Na África do Sul, o uso por um ano do trastuzumabe custa US$ 38 mil, cerca de cinco vezes a renda familiar média. Em um dos países mais economicamente desiguais do mundo, 84% de sua população depende do setor público de saúde e os altos custos de medicamentos impedem que eles cheguem a esses lugares e salvem a vida de pessoas como Tobeka Daki. Como consequência, ela morreu três anos após seu diagnóstico, como apurou a Oxfam, uma das mais reconhecidas organizações humanitárias do mundo.

(Fonte: GettyImages/Reprodução)(Fonte: GettyImages/Reprodução)

E como se isso já não fosse suficiente, a corrupção das empresas farmacêuticas também coloca em risco a nossa saúde quando adianta ou manipula pesquisas médicas com resultados duvidosos apenas para lucrar sobre a escalação de problemas de saúde que afligem a sociedade. 

Em um dos capítulos do livro Bad Pharma: how pharmaceutical companies mislead doctors and harm patients (algo como "Farmácia má: como as empresas farmacêuticas enganam os médicos e prejudicam os pacientes" em tradução livre para o português), Ben Goldacre expôs que as revistas médicas falham tanto quanto as empresas farmacêuticas ao julgarem relatórios que não mostram análises completas de ensaios clínicos de medicamentos contra placebos.

O antidepressivo reboxetina foi um exemplo citado por Goldacre. Entre os sete ensaios do medicamento contra o placebo, apenas um, o eficaz, foi formalmente publicado. A empresa Pfizer não divulgou que nos outros seis testes não divulgados o medicamento teve uma resposta menos eficaz e resultou em piores efeitos colaterais.
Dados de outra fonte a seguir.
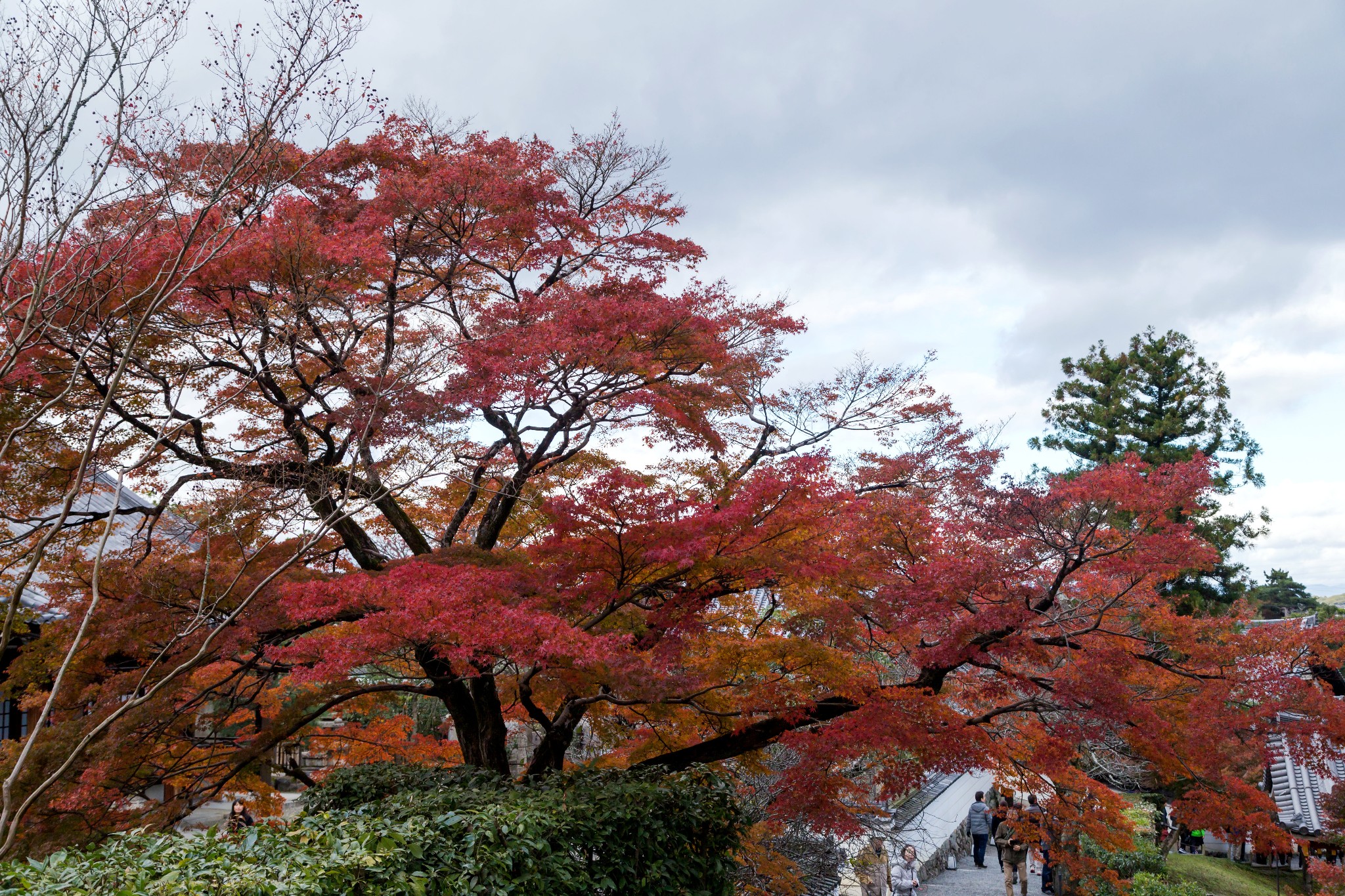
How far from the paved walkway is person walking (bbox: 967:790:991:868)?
0.33 m

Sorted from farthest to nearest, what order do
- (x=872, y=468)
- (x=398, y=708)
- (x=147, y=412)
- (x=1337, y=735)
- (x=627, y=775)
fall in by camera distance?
(x=398, y=708) → (x=872, y=468) → (x=147, y=412) → (x=1337, y=735) → (x=627, y=775)

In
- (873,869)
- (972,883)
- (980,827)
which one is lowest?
(972,883)

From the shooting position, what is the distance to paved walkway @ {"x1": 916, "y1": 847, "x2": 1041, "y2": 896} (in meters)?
15.9

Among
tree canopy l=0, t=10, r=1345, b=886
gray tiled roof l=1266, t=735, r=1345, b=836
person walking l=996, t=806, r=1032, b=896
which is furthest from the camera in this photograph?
gray tiled roof l=1266, t=735, r=1345, b=836

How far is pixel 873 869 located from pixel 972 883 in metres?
5.06

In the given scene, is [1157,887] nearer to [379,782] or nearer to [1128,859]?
[1128,859]

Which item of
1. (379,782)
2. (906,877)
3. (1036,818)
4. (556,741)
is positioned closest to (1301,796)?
(1036,818)

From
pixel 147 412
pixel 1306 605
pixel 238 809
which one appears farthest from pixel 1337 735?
pixel 1306 605

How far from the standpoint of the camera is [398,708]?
20.8 meters

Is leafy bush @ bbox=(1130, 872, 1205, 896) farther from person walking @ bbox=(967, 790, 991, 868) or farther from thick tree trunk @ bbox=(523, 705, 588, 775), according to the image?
thick tree trunk @ bbox=(523, 705, 588, 775)

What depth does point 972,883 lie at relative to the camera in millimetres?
16984

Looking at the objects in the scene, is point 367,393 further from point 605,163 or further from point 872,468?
point 872,468

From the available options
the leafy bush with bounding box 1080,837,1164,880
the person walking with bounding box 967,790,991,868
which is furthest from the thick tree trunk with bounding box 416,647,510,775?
the person walking with bounding box 967,790,991,868

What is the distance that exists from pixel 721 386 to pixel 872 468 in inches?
89.1
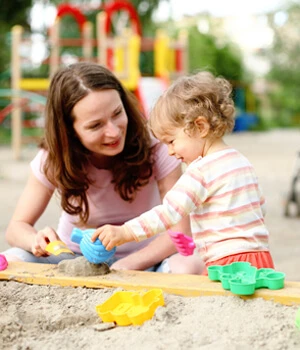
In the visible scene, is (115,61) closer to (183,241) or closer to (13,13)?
(13,13)

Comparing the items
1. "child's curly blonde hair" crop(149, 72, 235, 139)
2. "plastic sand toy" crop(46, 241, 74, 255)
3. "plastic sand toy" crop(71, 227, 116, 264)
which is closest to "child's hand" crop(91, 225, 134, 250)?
"plastic sand toy" crop(71, 227, 116, 264)

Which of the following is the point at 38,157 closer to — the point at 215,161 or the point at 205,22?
the point at 215,161

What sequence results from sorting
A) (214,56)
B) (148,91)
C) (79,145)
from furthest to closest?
1. (214,56)
2. (148,91)
3. (79,145)

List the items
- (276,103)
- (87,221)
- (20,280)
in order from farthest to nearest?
(276,103)
(87,221)
(20,280)

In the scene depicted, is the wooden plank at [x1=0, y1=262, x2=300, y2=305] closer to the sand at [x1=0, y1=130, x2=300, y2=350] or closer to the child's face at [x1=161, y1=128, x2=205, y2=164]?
the sand at [x1=0, y1=130, x2=300, y2=350]

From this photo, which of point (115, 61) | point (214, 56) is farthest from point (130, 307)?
point (214, 56)

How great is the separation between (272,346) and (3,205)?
189 inches

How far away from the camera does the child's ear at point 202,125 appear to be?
2.11 meters

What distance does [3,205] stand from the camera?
6.07 metres

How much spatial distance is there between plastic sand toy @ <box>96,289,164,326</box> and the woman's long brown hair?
2.23 ft

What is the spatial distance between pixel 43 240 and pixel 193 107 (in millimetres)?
726

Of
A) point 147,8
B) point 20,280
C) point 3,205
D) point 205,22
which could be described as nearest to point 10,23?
point 147,8

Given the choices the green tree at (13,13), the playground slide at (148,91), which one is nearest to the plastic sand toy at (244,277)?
the playground slide at (148,91)

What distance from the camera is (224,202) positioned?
211cm
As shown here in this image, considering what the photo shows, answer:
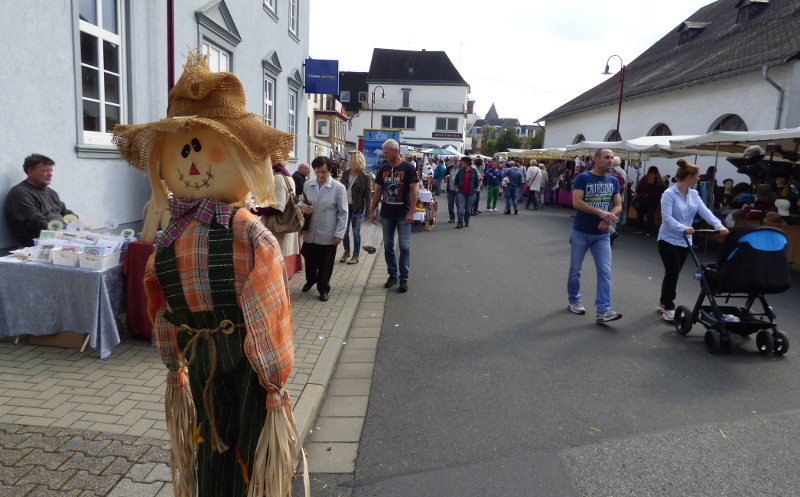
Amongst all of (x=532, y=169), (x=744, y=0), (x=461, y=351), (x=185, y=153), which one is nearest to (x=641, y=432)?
(x=461, y=351)

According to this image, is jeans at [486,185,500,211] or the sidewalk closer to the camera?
the sidewalk

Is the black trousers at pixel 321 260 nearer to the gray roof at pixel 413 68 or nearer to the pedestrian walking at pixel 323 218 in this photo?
the pedestrian walking at pixel 323 218

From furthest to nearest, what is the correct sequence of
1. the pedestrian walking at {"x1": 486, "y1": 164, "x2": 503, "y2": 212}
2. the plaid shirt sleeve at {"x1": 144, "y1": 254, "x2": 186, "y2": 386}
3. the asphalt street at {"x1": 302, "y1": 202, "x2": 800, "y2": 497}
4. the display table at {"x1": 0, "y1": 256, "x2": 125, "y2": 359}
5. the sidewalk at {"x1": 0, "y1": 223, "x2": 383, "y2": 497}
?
the pedestrian walking at {"x1": 486, "y1": 164, "x2": 503, "y2": 212} < the display table at {"x1": 0, "y1": 256, "x2": 125, "y2": 359} < the asphalt street at {"x1": 302, "y1": 202, "x2": 800, "y2": 497} < the sidewalk at {"x1": 0, "y1": 223, "x2": 383, "y2": 497} < the plaid shirt sleeve at {"x1": 144, "y1": 254, "x2": 186, "y2": 386}

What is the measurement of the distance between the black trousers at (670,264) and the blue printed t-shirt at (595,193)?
75cm

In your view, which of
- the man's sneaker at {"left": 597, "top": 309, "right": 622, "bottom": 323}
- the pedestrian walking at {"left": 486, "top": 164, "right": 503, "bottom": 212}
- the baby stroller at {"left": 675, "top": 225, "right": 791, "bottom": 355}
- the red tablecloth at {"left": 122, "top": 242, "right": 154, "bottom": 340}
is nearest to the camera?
the red tablecloth at {"left": 122, "top": 242, "right": 154, "bottom": 340}

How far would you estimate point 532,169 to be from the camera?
71.3ft

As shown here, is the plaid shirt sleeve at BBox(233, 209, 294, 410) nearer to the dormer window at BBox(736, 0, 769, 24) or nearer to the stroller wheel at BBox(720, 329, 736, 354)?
the stroller wheel at BBox(720, 329, 736, 354)

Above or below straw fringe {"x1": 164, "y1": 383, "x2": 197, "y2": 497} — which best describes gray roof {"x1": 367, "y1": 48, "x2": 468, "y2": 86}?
above

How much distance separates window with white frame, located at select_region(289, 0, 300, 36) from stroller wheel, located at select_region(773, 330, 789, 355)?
14126mm

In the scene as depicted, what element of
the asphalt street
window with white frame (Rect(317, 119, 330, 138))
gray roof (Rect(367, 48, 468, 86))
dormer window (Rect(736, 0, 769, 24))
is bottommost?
the asphalt street

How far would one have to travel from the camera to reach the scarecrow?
7.07ft

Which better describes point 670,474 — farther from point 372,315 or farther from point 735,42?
point 735,42

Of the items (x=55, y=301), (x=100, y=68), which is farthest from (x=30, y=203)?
(x=100, y=68)

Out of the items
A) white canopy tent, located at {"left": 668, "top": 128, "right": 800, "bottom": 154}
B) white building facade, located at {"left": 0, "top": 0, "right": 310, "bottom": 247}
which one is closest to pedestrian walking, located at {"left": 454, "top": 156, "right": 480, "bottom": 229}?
white canopy tent, located at {"left": 668, "top": 128, "right": 800, "bottom": 154}
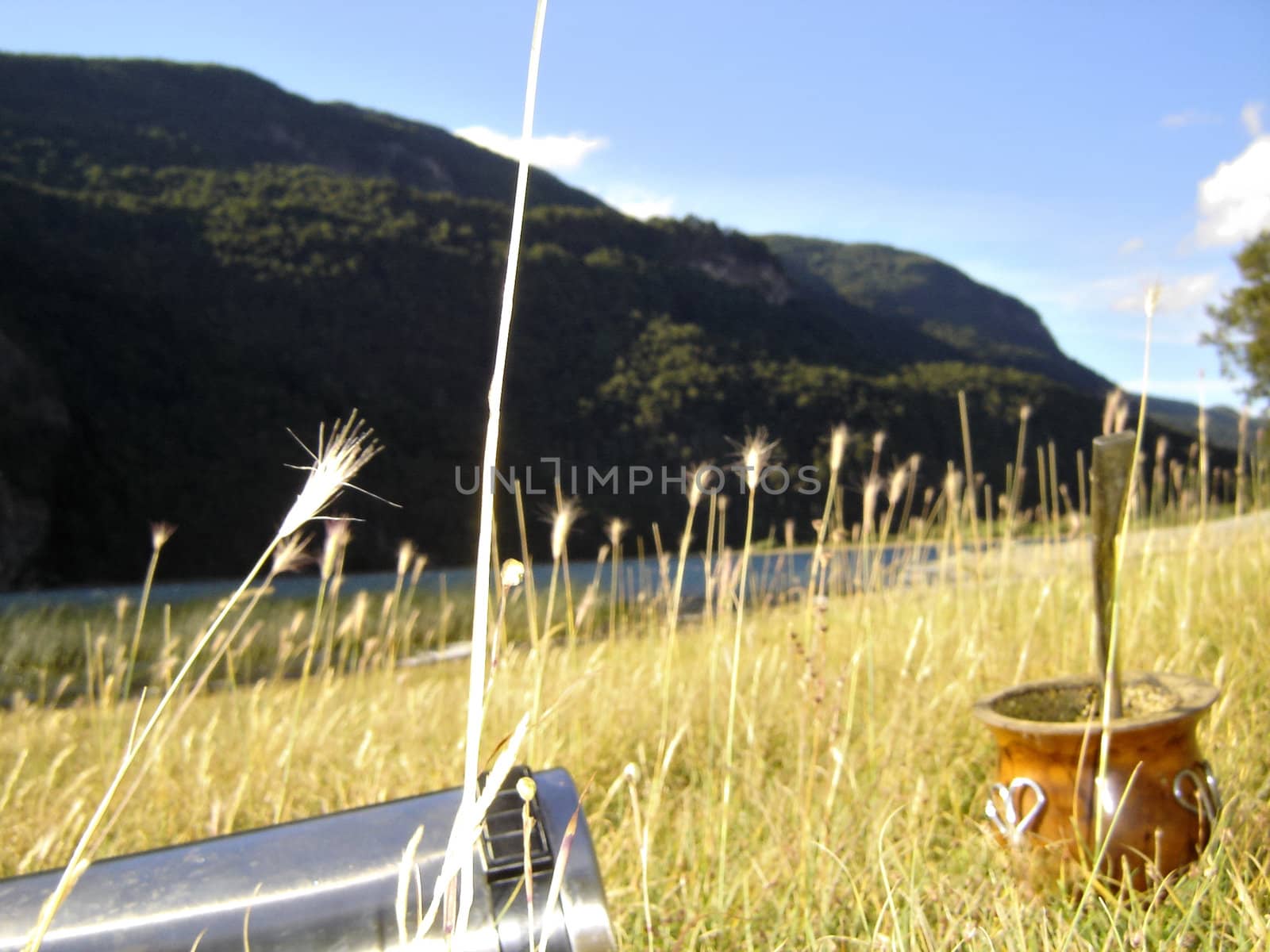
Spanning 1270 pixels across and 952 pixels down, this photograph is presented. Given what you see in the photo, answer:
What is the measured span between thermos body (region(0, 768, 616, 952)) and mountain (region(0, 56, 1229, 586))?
13.4 m

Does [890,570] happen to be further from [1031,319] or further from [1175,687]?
[1031,319]

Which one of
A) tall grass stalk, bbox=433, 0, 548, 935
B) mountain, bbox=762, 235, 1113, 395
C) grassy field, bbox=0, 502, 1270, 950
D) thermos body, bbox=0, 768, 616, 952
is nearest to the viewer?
tall grass stalk, bbox=433, 0, 548, 935

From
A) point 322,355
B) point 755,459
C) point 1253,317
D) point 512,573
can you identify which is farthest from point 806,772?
point 322,355

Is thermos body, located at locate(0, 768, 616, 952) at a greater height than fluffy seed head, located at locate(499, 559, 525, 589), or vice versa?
A: fluffy seed head, located at locate(499, 559, 525, 589)

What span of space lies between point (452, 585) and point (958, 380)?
85.0 ft

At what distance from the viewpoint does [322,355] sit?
29.2 meters

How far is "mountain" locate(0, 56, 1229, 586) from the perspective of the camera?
2089cm

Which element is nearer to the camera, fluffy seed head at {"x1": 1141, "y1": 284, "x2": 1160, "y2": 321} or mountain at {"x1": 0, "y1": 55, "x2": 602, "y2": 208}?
fluffy seed head at {"x1": 1141, "y1": 284, "x2": 1160, "y2": 321}

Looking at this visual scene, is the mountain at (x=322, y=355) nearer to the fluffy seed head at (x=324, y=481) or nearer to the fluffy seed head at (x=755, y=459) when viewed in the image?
the fluffy seed head at (x=755, y=459)

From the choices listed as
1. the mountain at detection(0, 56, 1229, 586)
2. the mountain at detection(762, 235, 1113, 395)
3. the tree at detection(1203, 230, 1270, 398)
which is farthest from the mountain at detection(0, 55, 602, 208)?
the tree at detection(1203, 230, 1270, 398)

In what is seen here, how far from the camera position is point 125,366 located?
75.8ft

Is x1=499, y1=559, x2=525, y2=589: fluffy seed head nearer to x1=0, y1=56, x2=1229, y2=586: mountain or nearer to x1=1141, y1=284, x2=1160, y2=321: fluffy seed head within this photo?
x1=1141, y1=284, x2=1160, y2=321: fluffy seed head

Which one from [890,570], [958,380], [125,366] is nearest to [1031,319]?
[958,380]

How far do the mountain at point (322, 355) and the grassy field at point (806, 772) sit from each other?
38.6ft
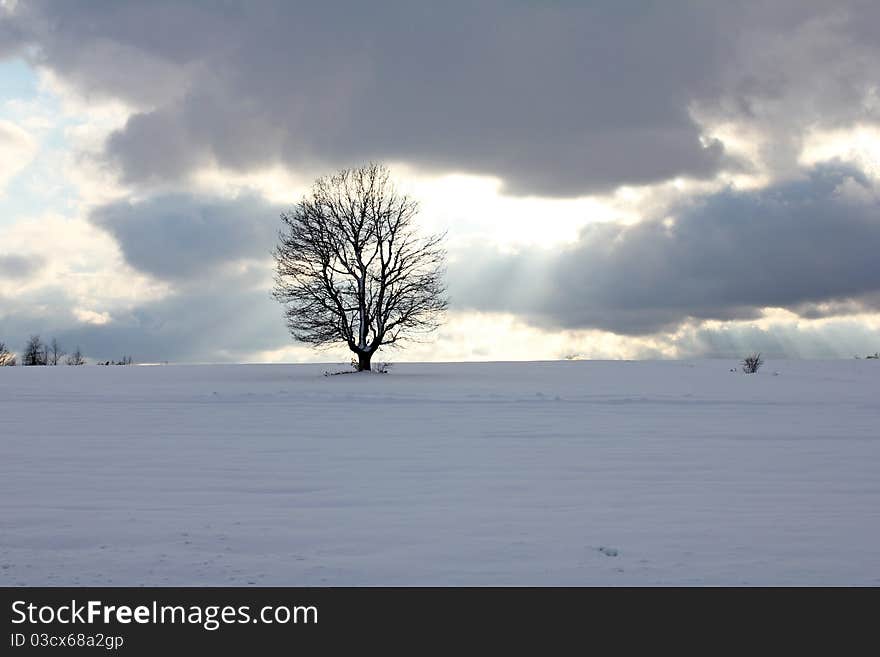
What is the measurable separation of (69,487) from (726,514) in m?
7.94

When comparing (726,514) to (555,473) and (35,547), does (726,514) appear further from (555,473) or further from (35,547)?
(35,547)

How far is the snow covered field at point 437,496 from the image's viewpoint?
656cm

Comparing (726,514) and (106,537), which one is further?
(726,514)

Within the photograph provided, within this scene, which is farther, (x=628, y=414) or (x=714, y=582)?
(x=628, y=414)

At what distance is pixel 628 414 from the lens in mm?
18828

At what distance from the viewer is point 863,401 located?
23.2 m

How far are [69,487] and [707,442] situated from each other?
10574 mm

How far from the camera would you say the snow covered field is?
6.56m

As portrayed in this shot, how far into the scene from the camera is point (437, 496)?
9.34 metres
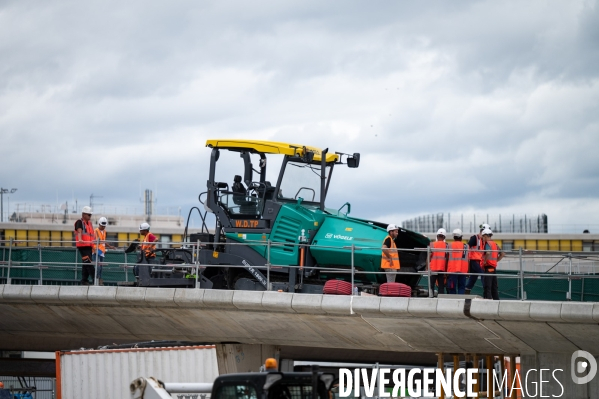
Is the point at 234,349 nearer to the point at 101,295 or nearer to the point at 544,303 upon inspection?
the point at 101,295

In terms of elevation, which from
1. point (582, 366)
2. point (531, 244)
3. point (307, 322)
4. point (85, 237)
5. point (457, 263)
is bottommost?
point (582, 366)

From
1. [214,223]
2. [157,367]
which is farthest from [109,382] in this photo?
[214,223]

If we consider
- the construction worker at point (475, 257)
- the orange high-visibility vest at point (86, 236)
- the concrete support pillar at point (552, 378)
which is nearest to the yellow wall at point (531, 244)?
the construction worker at point (475, 257)

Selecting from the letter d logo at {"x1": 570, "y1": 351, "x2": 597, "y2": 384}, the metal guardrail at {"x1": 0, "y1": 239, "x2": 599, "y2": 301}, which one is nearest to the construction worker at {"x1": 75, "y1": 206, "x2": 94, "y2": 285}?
the metal guardrail at {"x1": 0, "y1": 239, "x2": 599, "y2": 301}

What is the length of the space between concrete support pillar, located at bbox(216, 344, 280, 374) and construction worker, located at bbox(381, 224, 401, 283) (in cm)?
405

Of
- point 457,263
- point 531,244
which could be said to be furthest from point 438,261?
point 531,244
Assim como Fiona Godlee, antiga editora do The British Medical Journal, outras vozes apoiam a necessidade de todos os dados de testes sobre medicamentos estarem disponíveis publicamente, não apenas resumos compilados e processados. 

Afinal, o que a sociedade enfrenta com a indústria farmacêutica é a história mais antiga de todos os tempos, um eterno Frankenstein de Mary Shelley, quando a criatura excede seu criador em tamanha autonomia que se torna imparável, sentada em seu trono de privilégios em simplesmente ser indispensável.